In an effort to draw attention to an long-standing security problem in Apple's Mac OS X operating system, a security researcher has posted attack code that exploits the flaw.
The software, which could be used by hackers to run an unauthorised system on a Mac, was posted online by Landon Fuller, a security researcher in San Francisco. It exploits a nasty bug in the Java software that ships with Mac OS X. This bug was fixed by Java's creator, Sun Microsystems, on December 3, but Apple has still not included the fix in its software updates.
"Unfortunately, it seems that many Mac OS X security issues are ignored if the severity of the issue is not adequately demonstrated," Fuller wrote in a blog posting describing the issue. "Due to the fact that an exploit for this issue is available in the wild, and the vulnerability has been public knowledge for six months, I have decided to release my own proof of concept."
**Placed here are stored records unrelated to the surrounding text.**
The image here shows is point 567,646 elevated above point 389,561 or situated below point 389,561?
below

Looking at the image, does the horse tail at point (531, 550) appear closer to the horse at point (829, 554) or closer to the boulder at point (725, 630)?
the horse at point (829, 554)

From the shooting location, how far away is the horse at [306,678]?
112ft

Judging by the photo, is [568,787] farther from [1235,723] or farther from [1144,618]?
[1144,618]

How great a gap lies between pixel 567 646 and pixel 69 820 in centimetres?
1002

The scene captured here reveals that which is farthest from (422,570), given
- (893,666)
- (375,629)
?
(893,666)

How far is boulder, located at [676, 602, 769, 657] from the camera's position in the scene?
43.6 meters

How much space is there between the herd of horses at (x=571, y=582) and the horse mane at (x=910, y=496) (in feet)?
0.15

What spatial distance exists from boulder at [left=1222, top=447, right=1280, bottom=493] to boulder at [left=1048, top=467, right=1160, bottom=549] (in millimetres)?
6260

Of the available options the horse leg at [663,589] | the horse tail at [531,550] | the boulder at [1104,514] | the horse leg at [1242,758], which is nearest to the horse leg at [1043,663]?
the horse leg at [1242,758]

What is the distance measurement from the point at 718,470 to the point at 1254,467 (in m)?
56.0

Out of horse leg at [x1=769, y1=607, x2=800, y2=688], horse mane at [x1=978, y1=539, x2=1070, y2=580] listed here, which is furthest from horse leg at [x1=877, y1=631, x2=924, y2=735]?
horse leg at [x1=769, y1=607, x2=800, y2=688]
Fuller's proof-of-concept code runs Mac's Say software to make the computer say "I'm executing an innocuous user process", but it could be adapted by criminals to run malicious programs on the computer.
Security vendor SecureMac advises Mac users to disable Java in their web browser until Apple fixes the issue. "This vulnerability could be exploited to perform 'drive-by-downloads' commonly used as a means to infect computers with spyware, or any arbitrary command with the permissions of the executing user," the company said in a note on its website. "All a user has to do is visit a web page hosting a malicious Java applet to be exploited."
Apple would not say when it plans to patch the bug, but a company spokeswoman said Wednesday that Apple is "aware of the issue and we are working on a fix." The company released security updates for its Mac OS software just last week.